(Saved entries)
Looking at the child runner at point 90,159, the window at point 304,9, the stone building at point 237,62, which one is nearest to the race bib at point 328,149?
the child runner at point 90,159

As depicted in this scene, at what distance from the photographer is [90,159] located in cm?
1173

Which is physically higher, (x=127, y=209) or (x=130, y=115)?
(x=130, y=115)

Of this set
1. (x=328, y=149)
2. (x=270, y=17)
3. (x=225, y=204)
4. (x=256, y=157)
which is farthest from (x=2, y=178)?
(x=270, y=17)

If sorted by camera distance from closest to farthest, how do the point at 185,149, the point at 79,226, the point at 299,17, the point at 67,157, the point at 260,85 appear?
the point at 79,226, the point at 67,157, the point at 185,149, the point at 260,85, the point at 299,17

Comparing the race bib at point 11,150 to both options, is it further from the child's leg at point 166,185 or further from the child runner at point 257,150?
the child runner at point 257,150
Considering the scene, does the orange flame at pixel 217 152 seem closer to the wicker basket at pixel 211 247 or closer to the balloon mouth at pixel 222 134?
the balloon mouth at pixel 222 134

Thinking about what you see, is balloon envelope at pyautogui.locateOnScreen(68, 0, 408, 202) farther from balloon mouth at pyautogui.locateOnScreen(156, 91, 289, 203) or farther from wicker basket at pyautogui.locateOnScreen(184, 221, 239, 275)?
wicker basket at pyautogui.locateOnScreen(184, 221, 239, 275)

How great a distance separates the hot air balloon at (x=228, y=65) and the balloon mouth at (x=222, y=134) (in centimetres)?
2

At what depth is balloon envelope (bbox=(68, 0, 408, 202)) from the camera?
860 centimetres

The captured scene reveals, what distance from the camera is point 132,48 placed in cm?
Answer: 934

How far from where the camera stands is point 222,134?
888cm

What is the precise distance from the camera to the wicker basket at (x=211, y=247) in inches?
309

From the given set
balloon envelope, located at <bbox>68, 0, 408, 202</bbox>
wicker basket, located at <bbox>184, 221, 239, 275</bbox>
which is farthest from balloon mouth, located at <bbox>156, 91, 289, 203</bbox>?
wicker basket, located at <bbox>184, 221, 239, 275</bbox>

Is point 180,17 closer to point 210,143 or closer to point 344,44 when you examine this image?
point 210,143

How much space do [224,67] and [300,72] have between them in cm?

Work instructions: Repeat every record, keeping each word and mark exactly as it is.

Result of the exercise:
Looking at the child runner at point 90,159, the window at point 304,9, the stone building at point 237,62, which one is nearest to the race bib at point 328,149?
the child runner at point 90,159

As depicted in this scene, at what distance from the photographer is [90,159] located in cm?
1173

Which is physically higher, (x=127, y=209) or (x=130, y=115)?
(x=130, y=115)

Of this set
1. (x=328, y=149)
2. (x=270, y=17)
3. (x=225, y=204)
4. (x=256, y=157)
which is farthest from (x=2, y=178)?
(x=270, y=17)

If sorted by camera distance from closest to farthest, how do the point at 185,149, the point at 79,226, the point at 299,17, the point at 67,157, the point at 260,85 appear?
the point at 79,226, the point at 67,157, the point at 185,149, the point at 260,85, the point at 299,17

Comparing the race bib at point 11,150 to both options, is it further from the child's leg at point 166,185 or further from the child runner at point 257,150?
the child runner at point 257,150
Considering the scene, does the orange flame at pixel 217 152 seem closer to the wicker basket at pixel 211 247 or closer to the balloon mouth at pixel 222 134?
the balloon mouth at pixel 222 134

Thinking about what you see, is balloon envelope at pyautogui.locateOnScreen(68, 0, 408, 202) farther from balloon mouth at pyautogui.locateOnScreen(156, 91, 289, 203) or farther from wicker basket at pyautogui.locateOnScreen(184, 221, 239, 275)?
wicker basket at pyautogui.locateOnScreen(184, 221, 239, 275)

How great a distance separates the hot air balloon at (x=228, y=65) and the balloon mouth at (x=222, y=134) (in centimetres)?
2

At what depth is balloon envelope (bbox=(68, 0, 408, 202)) from the camera?
860 centimetres

The captured scene reveals, what distance from the camera is point 132,48 placed in cm?
Answer: 934

How far from where the camera stands is point 222,134?
888cm

What is the precise distance from the camera to the wicker basket at (x=211, y=247) in inches?
309

From the given set
balloon envelope, located at <bbox>68, 0, 408, 202</bbox>
wicker basket, located at <bbox>184, 221, 239, 275</bbox>
which is farthest from balloon mouth, located at <bbox>156, 91, 289, 203</bbox>?
wicker basket, located at <bbox>184, 221, 239, 275</bbox>

Is point 180,17 closer to point 210,143 or closer to point 344,44 when you examine this image?
point 210,143

How much space do [224,67] and [300,72] have between them in cm?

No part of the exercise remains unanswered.